I Am Not A Reliable Narrator

03 April 2007

Sickly

When i was about three I had the chickenpox swiftly followed by a very bad case of pneumonia for which i was hospitalized overnight. I remember the chickenpox. In fact one of my earliest memories is getting out of my baking soda bath and walking naked into the living room whilst scratching only to hear my mother call out, "Carolyn! Stop scratching, you'll get scars!"

I don't remember the pneumonia at all. My parents have never talked to me extensively about it so I don't even have manufactured memories to cover it. I only know that it had to be pretty bad to warrent a trip to the hospital because we were pretty broke then and rarely went to the doctor, especially the emergency room since that cost more than a typical copay. As a result of that pneumonia (this is my theory anyhow) I have always, since I was wee, had the biggest most horrible cough in the world whenever I get even a little bit sick. Colds always center in my chest and take me over. I sound like I've smoked two packs of cigarettes in two hours every time I get a cold or fluy thing ever since I was a kid. It was exacerbated by a really bad bout of bronchitis when I was 11 (this neccesitated a trip to the ER where I threw up my pink bubble gum flavoured antibiotics, I think, that my actually be something I made up, but i definitely had to go to the ER). And then once I actually did start smoking I was on the fast track to chronic bronchitis.

Now, here I am, living a relatively clean life, but I smoked a few times the last couple weeks plus the germs ar everywhere at my office and on the bus so I have been saddled with this miserable cough again! I hate this cough! It makes my chest ache and sometimes it makes my stomach hurt. Sometimes it goes on for so long that my eyes water and I turn bright red. And it always, ALWAYS, hits at the most inconvenient times. Important meeting, coughing fit. Exam, coughing fit. Romantic moment, coughing fit.

Cough syrups are useless, so are lozenges and water. Sometimes herbal tea will help, but never for long. This is the curse of the sickly child. And it's a pain in my ass!

Today I was trying to sort out some files up in the pristine quiet of the Legal Department and I almost fell over from the coughing. I had to rush to the tea point with everyone staring at me like my lungs were about to burst forth from my chest.

I think I also had the croupe or the whooping cough or something equally pioneer sounding when I was little. If life were more like Oregon Trail I never would have made it to other side of our new United States of America. And I'm not even mentioning the Mono I got without even having been kissed!

3 Comments:

  • At 3 April 2007 at 14:04, Blogger Alannah said…

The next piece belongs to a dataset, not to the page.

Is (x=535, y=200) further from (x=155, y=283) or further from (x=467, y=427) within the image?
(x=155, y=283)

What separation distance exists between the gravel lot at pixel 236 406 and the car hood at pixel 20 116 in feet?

    Stella's a cough-y kid too. I think some kids are prone to puking, some to fevers, some to stomach aches. Mine coughs so hard her eyes get bloodshot and she keeps everyone awake all night.

    You poor girls!

     
  • At 3 April 2007 at 18:29, Blogger 5 of 9er said…

    Yeah... but if you were on the Oregon Trail you would of not wanted to make it all the way. Then you would of been in Oregon. Ouch.

    Feel better... stop coughing.

     
  • At 4 April 2007 at 20:03, Blogger The [Cherry] Ride said…

    Sorry you're feeling so sick. I'm no doctor, but I guess living in London isn't helping the matter at all (I remember that special feeling from the first time I blew my nose and black came out.)